**Prompt**
Please report every line from the material that contains the word "screws".

Study material Block Start

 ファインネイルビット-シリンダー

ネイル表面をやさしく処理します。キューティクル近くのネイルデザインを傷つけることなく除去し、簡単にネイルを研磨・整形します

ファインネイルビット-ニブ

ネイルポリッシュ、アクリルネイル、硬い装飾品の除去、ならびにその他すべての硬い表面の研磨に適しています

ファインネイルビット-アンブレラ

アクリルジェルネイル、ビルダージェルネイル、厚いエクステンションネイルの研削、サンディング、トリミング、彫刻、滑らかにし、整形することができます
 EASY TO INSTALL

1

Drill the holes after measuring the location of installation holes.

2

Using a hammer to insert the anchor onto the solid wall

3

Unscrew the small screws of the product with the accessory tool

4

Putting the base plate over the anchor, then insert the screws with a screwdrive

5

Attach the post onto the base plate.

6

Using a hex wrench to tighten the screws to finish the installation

Study material Block End
Study material Block Start

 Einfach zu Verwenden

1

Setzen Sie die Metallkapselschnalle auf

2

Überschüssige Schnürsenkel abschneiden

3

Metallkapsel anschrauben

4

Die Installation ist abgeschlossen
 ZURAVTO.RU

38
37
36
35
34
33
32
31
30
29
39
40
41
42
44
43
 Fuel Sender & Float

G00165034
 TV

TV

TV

Study material Block End

**Task response**
Unscrew the small screws of the product with the accessory tool
Putting the base plate over the anchor, then insert the screws with a screwdrive
Using a hex wrench to tighten the screws to finish the installation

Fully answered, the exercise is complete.